* [What you will do]
- 1) Quote the album review word for word, starting at "The lads are" and ending at "more to it.".
- 2) In the album review, what year did Leo Drougge and August Hellsing form their band?

Lo Fi by name, but certainly not by nature, Swedes Lo-Fi-Fnk are all flashing lights, day-glo rave flavours and seriously annoying stop-start keyboard blips and sequencers. Buddies Leo Drougge and August Hellsing formed the band at school in 2001, “trying their hand at what could only be described as instrumental soft house disguised as Bruce Springsteen,” according to their publicity. I wonder what the Boss would have to say about that – Boylife, their debut LP, is about as far from Thunder Road as Fatboy Slim is from Neil Young. And I don’t know about you, but to these ears, that’s pretty far.

The lads are bursting with energy and a swag of revived sound samples last heard somewhere in a Docklands warehouse in the 90s. They were obviously giving Armand Van Helden’s back catalogue a good workout and imbibing far too much red cordial when they came up with this garish debut – it plays like a continuous aural strobe light. Unfortunately, there’s not a lot more to it.

To be fair, some moments of Prince-like funk and nasal Pet Shop Boys vocal stylings (albeit with a thick Swedish inflection) occasionally emerge before they are crash tackled by the army of busy, programmed beats. In the less noisy moments it is even possible to trace a lineage from Boylife back to the infectious early days of ‘Madchester’ in the early 90s when pop first met hard dance in the shape of bands like the Beloved and the Shamen. But perhaps a little less of the frustratingly random beats and blips and more of the melody of those bands would have made this CD bearable.

The band have been likened to a ‘happy Cut Copy’, but Cut Copy’s innovative, layered electronic music makes Lo-Fi-Fnk seem like overexcited toddlers. The big floor-packing single ‘Change Channel’ will definitely appeal to young and crazy shape-pullers who can accommodate an assault of multiple, competing, asymmetrical beats, synth blasts and schoolground chant vocals, but for the most part I felt like a rabbit trapped in front of one of those enormous semi-trailers festooned with marker lights. There are far better things coming out of Sweden right now.

* [Data shown]
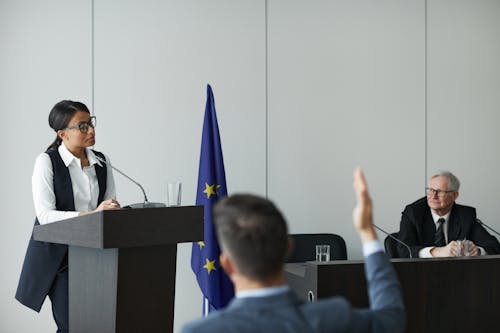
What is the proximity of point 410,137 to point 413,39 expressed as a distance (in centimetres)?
82

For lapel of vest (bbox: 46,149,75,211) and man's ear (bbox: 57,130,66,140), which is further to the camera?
man's ear (bbox: 57,130,66,140)

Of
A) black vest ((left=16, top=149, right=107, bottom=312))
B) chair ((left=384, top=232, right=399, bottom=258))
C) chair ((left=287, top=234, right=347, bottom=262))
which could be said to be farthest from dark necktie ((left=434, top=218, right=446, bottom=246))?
black vest ((left=16, top=149, right=107, bottom=312))

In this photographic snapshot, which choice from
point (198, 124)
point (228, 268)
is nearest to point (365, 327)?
point (228, 268)

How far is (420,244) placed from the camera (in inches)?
208

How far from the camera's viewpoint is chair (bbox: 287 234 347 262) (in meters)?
5.76

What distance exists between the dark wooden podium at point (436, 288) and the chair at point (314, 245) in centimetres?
172

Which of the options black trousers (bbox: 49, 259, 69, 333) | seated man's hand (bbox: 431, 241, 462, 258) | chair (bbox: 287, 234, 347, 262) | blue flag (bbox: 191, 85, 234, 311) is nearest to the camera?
black trousers (bbox: 49, 259, 69, 333)

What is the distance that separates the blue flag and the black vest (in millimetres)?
1594

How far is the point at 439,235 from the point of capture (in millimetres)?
5285

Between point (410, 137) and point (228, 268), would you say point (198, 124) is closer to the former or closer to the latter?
point (410, 137)

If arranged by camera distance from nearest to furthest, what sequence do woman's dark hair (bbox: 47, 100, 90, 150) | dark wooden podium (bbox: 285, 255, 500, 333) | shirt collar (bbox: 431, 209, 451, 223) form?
dark wooden podium (bbox: 285, 255, 500, 333) → woman's dark hair (bbox: 47, 100, 90, 150) → shirt collar (bbox: 431, 209, 451, 223)

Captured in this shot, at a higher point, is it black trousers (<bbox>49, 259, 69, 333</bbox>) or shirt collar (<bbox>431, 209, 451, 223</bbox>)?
shirt collar (<bbox>431, 209, 451, 223</bbox>)

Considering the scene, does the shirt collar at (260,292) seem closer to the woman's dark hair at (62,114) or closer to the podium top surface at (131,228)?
the podium top surface at (131,228)

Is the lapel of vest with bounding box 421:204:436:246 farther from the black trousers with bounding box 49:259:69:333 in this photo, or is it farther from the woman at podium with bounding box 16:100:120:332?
the black trousers with bounding box 49:259:69:333
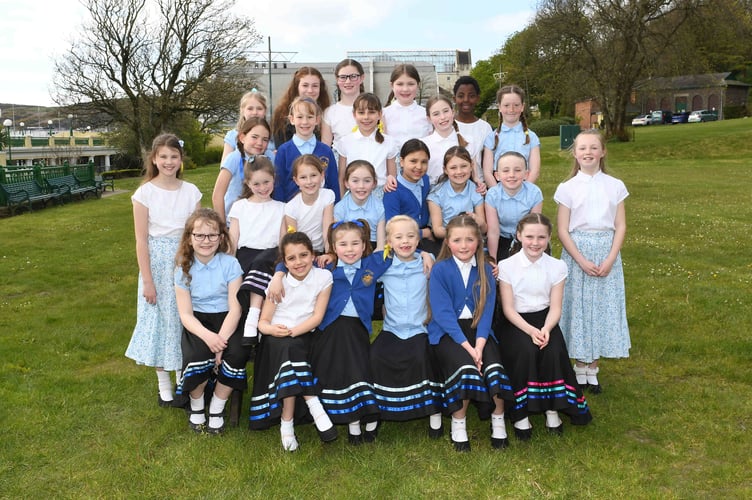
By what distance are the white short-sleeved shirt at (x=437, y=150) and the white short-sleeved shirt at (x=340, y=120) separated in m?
0.77

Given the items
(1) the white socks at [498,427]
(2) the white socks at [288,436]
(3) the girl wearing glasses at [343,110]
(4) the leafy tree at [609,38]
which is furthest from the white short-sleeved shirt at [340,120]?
(4) the leafy tree at [609,38]

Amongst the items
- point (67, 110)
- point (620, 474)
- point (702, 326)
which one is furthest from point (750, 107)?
point (620, 474)

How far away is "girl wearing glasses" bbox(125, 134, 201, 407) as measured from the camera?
16.5ft

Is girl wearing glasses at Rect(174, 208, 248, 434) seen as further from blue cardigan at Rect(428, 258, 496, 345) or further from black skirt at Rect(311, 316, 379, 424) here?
blue cardigan at Rect(428, 258, 496, 345)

* [Answers to the exercises]
- 1)
The lads are bursting with energy and a swag of revived sound samples last heard somewhere in a Docklands warehouse in the 90s. They were obviously giving Armand Van Helden’s back catalogue a good workout and imbibing far too much red cordial when they came up with this garish debut – it plays like a continuous aural strobe light. Unfortunately, there’s not a lot more to it.

- 2) 2001